I use Advantek :thumbup: OSB for floor and roof sheathing. It took me a long time to make the change from plywood, but I am impressed with the stuff. It also has a 50 year warranty:w00t: , I don't know of a ply that has such.
The regular OSB is different however, it will swell if it smells rain. I do use it, but we cover it ASAP when we do.


----------



## Joshua

From Louisiana Pacific's website in regard to their warranty...

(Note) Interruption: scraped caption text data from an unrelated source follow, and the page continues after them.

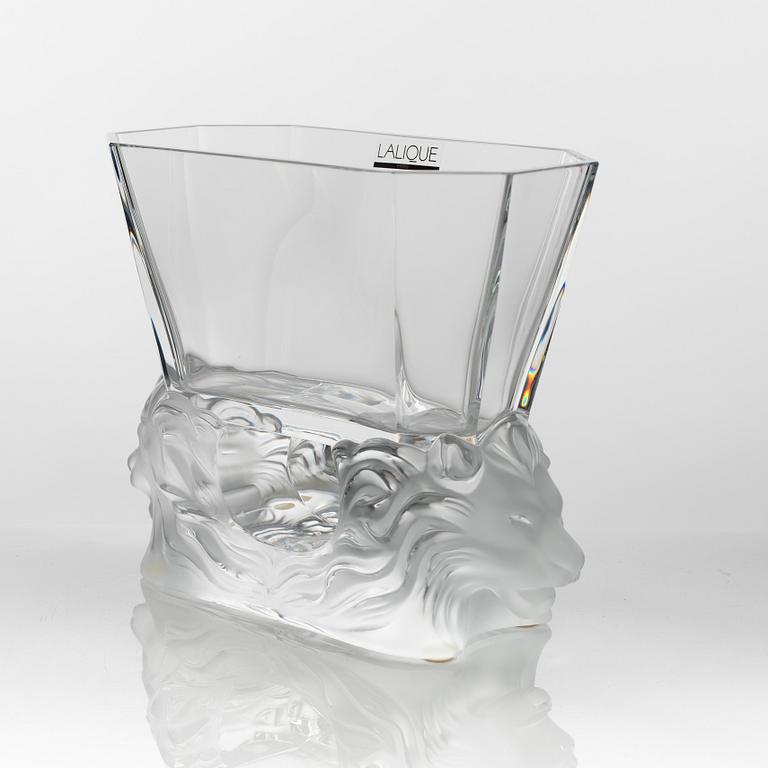 A 'venise' glass vase, Lalique, France.
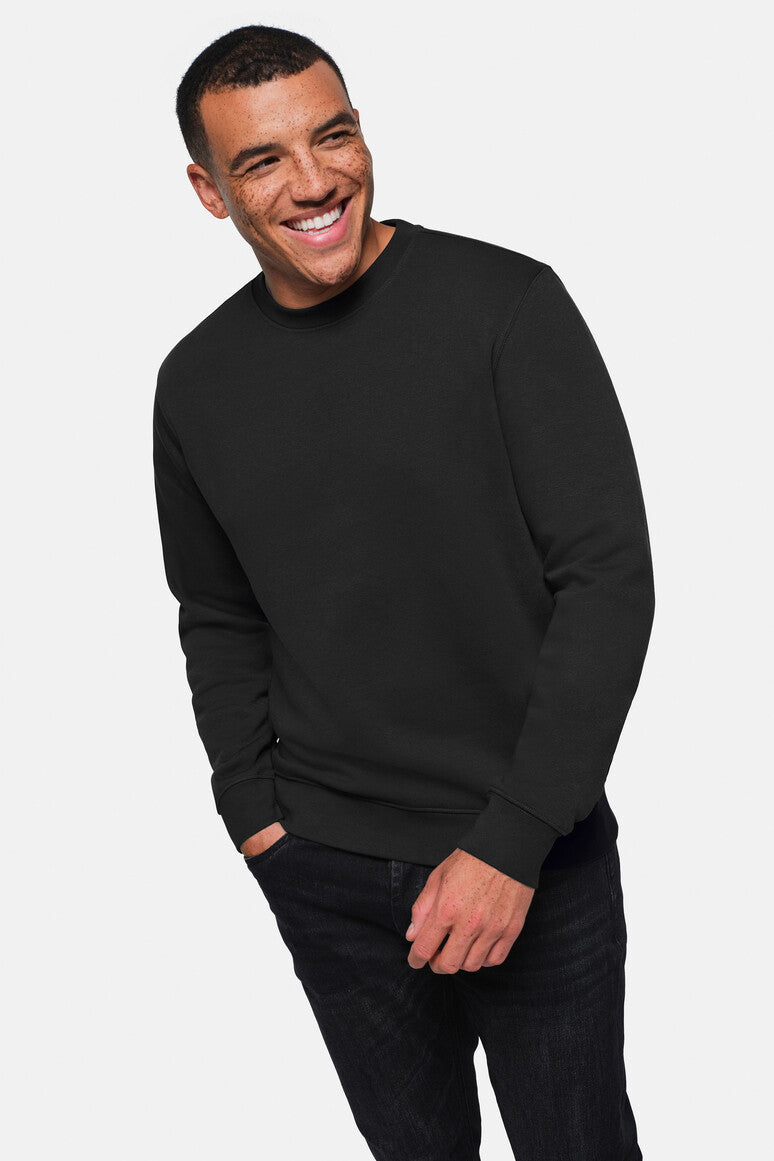HAKRO Sweatshirt Bio-Baumwolle GOTS schwarz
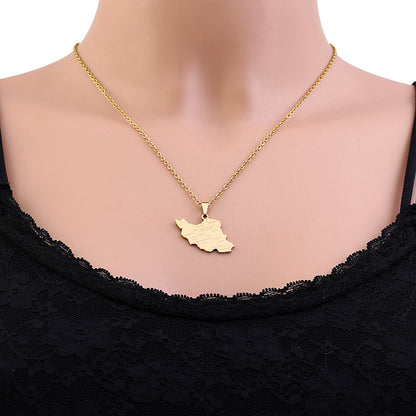 Iran coat of arms necklace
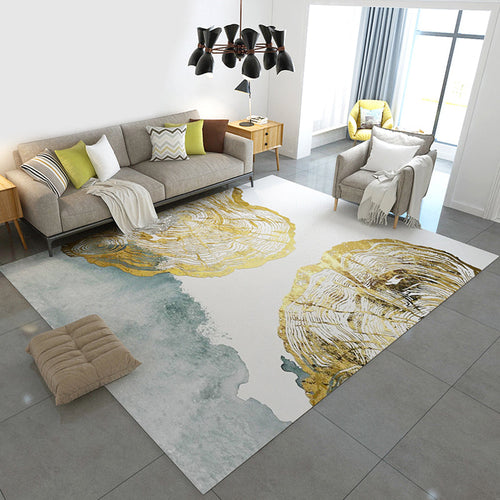 BowLift | Multicolored Swirl Striped Carpet Polyester Industrial Carpet Non-Slip Backing Carpet for Bedroom
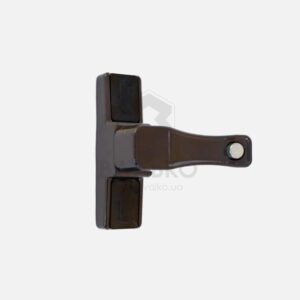 Замок для блокировки створки Akpen коричневый (кнопка)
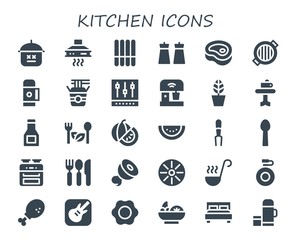 kitchen icon set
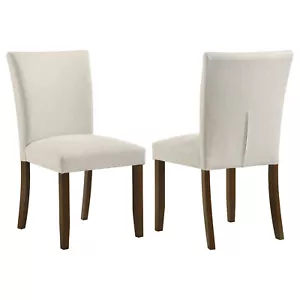 Cantley Upholstered Dining Side Chair Beige (Set of 2) - Picture 1 of 7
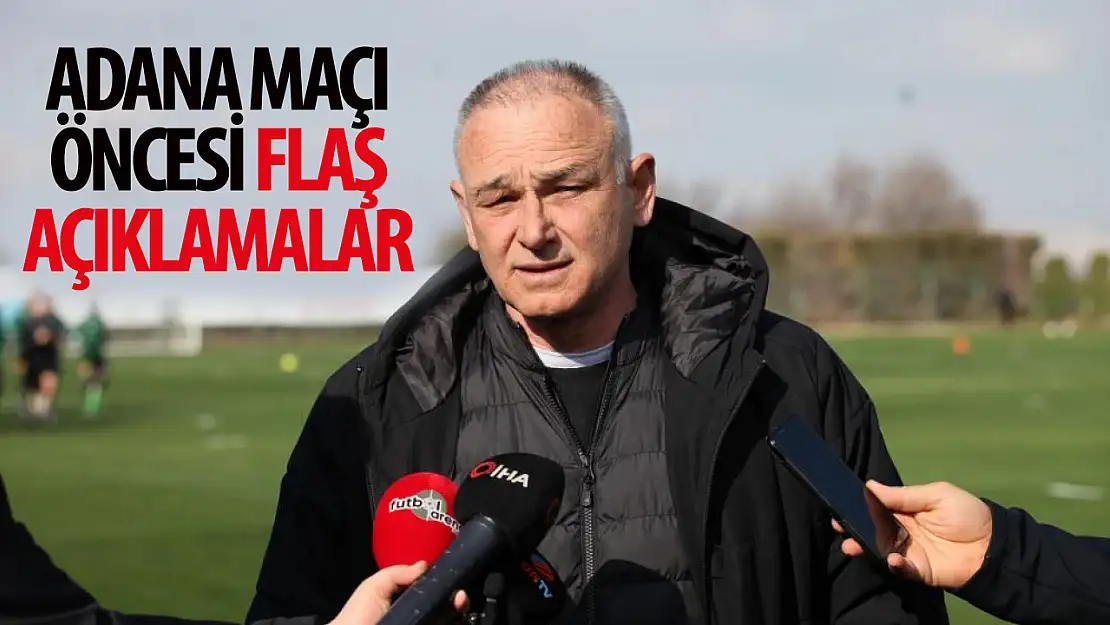 Omerovic'ten Adana maçı öncesi flaş açıklamalar!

(iv) The Product cannot have been used in
an exterior exposure or in an interior
space that creates an exterior
environment. The Product may not be
in direct contact with the ground or
used in any application which allows
for the accumulation of condensation
or other free water or which subjects
the Product to a repetitive wetting
condition at any time during the
warranty period other than normal rain
conditions experienced during construction
or installation of the Product.

...I haven't checked, but I'm sure the rest (GP, Norboard, Langboard, etc...) will avoid specifics to leave the door open for release of liability.​


----------



## Joshua

From Langboard...

Langboard OSB carries an exposure 1 rating. Exposure 1 panels are designed for applications where some construction delays could occur before providing protection.


----------



## dayspring

All I'll say is... So Far, I Myself have had no, notta, not even any problems with the Advantek. We do not leave it exposed any longer than we have to, but no trouble so far!


----------



## d.janvrin

Advantek Been using for couple years not bad the only thing ive seen wrong with it is 1 (cutting dusty ,and rough on blades, seen sparks from blade.) 2 Mason dropped a stone :no: (apx 40lbs)from fireplace mantel Wall (apx 10' high)went through it like it wasn,t even there:blink: . VERY HARD to Patch. Patch has to be at least 32"X32" any thing smaller bends on 16oc joist, note Stone fell through 2nd floor (Advantek) stopped on first floor plywood :thumbup: both 3/4 . happened on weekend masons were only one in home :notworthy new construction . 

Oh Yea OSB No Problems . have seen it wet for weeks at a time if nailed of tight its fine.
even used for walk way scrapes,through the muck dont fall apart as soon as plywood, Im on seacoast NH ,Ma. our OSB has 1 side chips untreated 1 side has some kind of coating plastic ?? fiberglass?? that side goes out to weather side . does yours?? Thanks Dave


----------